De vrouw en de jongmeerderjarige hebben verweer gevoerd tegen het verzoek van de man. De rechtbank heeft de argumenten van de man en de vrouw zorgvuldig afgewogen. De rechtbank oordeelde dat de man, gezien zijn beperkte financiële situatie en het feit dat hij onder de WSNP valt, niet in staat is om alimentatie te betalen. De rechtbank heeft vastgesteld dat het vrij te laten bedrag (VTLB) gelijk is aan het bestaansminimum, en dat er geen bijzondere omstandigheden zijn die een verhoging van het VTLB rechtvaardigen. De rechtbank heeft daarom het verzoek van de man toegewezen en de alimentatieverplichtingen op nihil gesteld, met ingang van 31 januari 2024, voor de duur van de WSNP.

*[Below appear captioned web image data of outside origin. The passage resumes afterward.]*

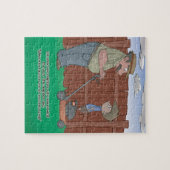 Schluckauf-Buchpuzzlespiel - der Nachbar - 8x10 Puzzle (Horizontal)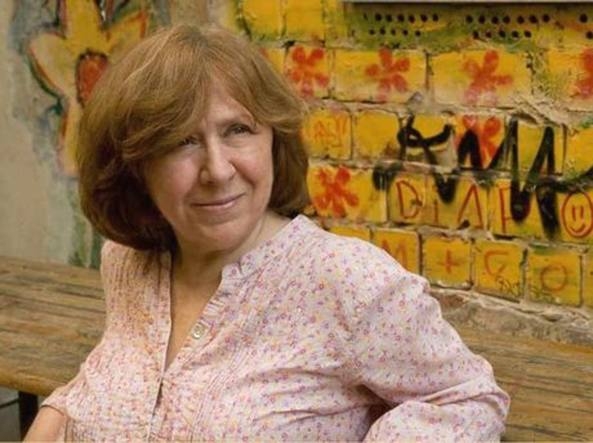 Nobel letteratura alla giornalista e scrittrice bielorussa Svetlana Aleksievich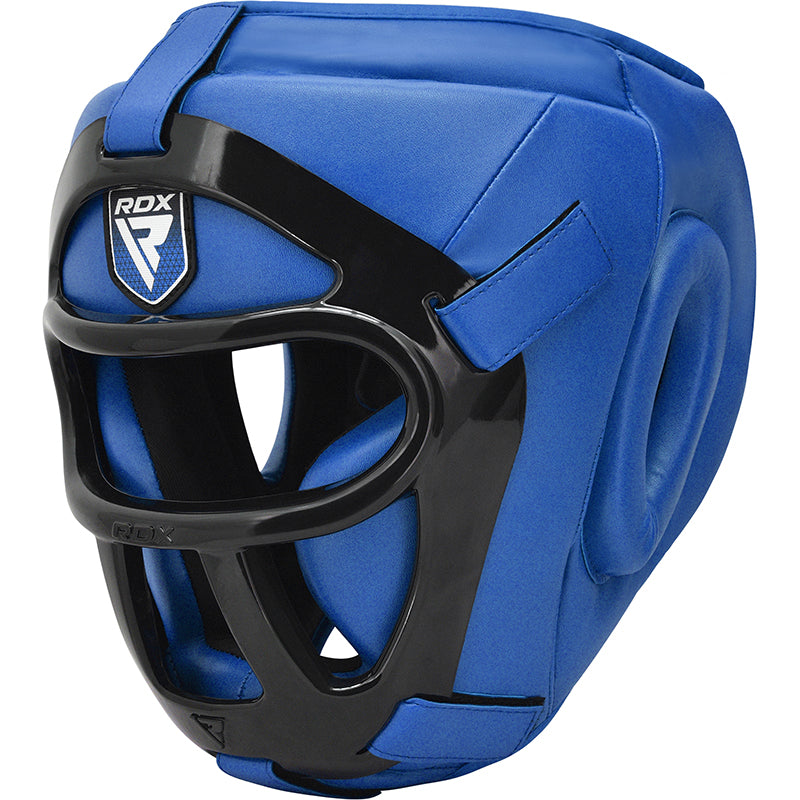 RDX T1 HeadGuard with Removable Face Cage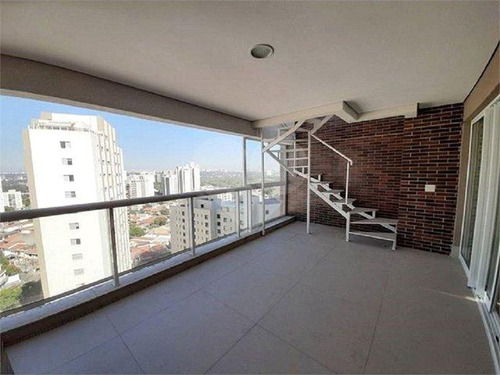 Imagem 1 de 30 de Cobertura 230mts, 3 Suítes, 3 Vagas, Bonjour, Próx Av Cerro Corá, Oliviaimoveis - Cobert230m - 68818510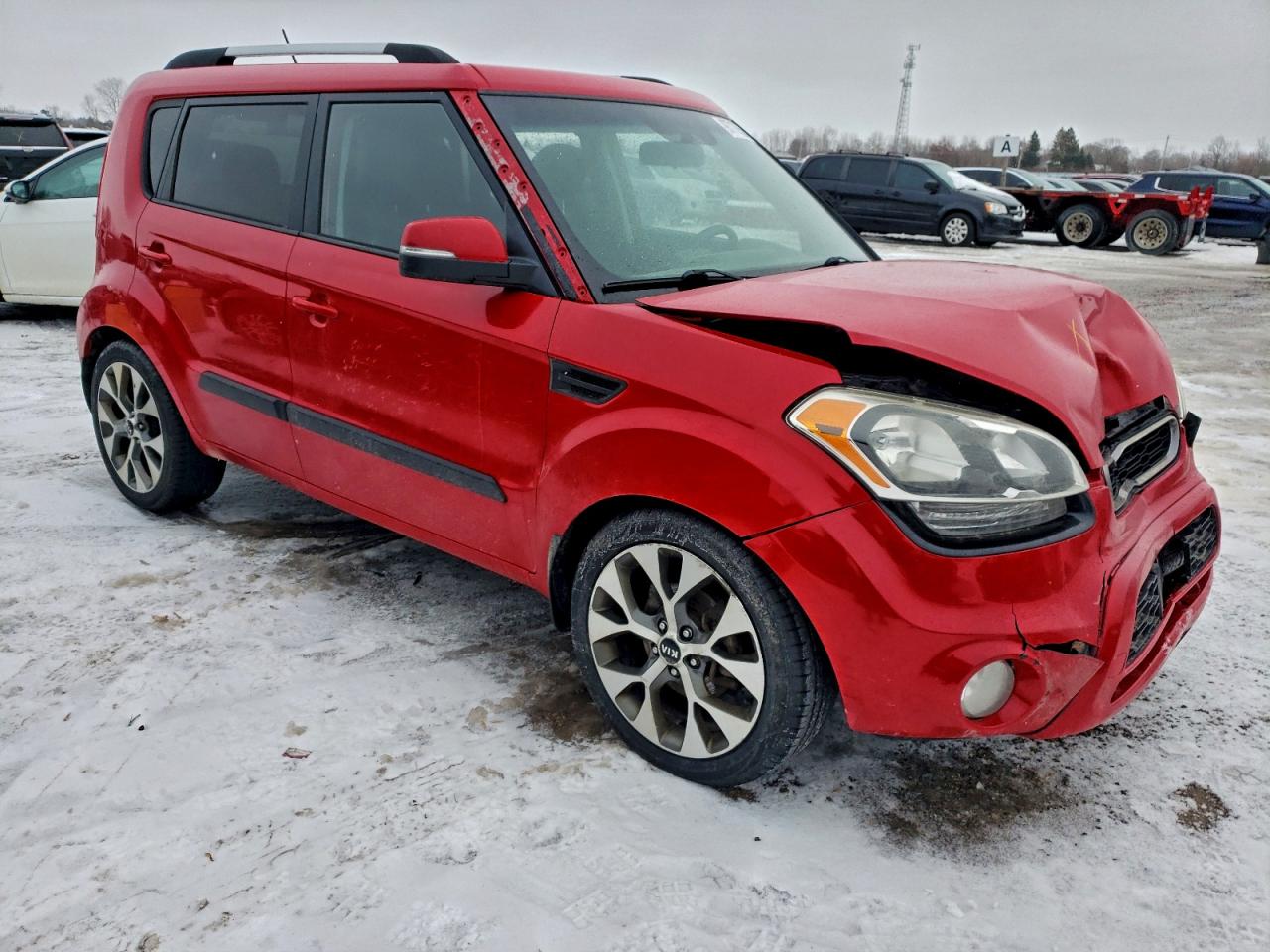 2013 KIA SOUL + photo 4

De beschikking is uitvoerbaar bij voorraad verklaard, wat betekent dat de beslissing onmiddellijk van kracht is, ook al kan er hoger beroep worden ingesteld. De rechtbank heeft de beschikking openbaar uitgesproken, en belanghebbenden hebben de mogelijkheid om binnen drie maanden na de uitspraak in beroep te gaan.